If it does not, then we can determine two subseries of \sum (-1)^n a_n, one with n even, the other with n odd, that converge to two different limits. And so the series itself does not converge.

&lt;br /&gt; &lt;br /&gt; ...

 

[Useful nucleus]

If a_n goes to 0 then the series \sum (-1)^na_n converges.

Not necessary for the following:
Consider \sum_k=1 (-1)^k+1 a_k where a_k= 1/k if k is odd and 1/k² if k is even. It is possible to show that this alternating series diverge to +∞ although a_k goes to zero.
This counter example indicates the necessity of the condition 0<a_k+1 ≤ a_k for convergence to happens.

 

[Mark44]

I'm still kinda confussed, so for example if I have the series:
\sum_{n=1}^{+\infty} (-1)^n \frac{n}{n+1}


Is the limit nonexistant or does it equal 1?

First off, it's not clear to me whether you're asking about the limit of the terms in the series or the limit of the series itself.

If you're asking about the limit of the terms, then the limit does not exist.
$$\lim_{n \to \infty} (-1)^n \frac{n}{n + 1}\text{ does not exist}$$

The reason is that for large n, successive terms oscillate between values close to 1 and -1, depending on whether n is even or odd, which affects the sign of (-1)ⁿ.

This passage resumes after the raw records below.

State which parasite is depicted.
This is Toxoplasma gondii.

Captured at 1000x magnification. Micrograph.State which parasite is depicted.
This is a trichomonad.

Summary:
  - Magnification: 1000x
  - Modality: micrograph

If you're asking about the sum of the series, then there too the limit does not exist. The N^th Term Test for Divergence says that if the limit of the terms of the series is different from zero or doesn't exist, then the series diverges. Since I established that the limit of the terms of the series doesn't exist, this theorem says that the series diverges (does not converge).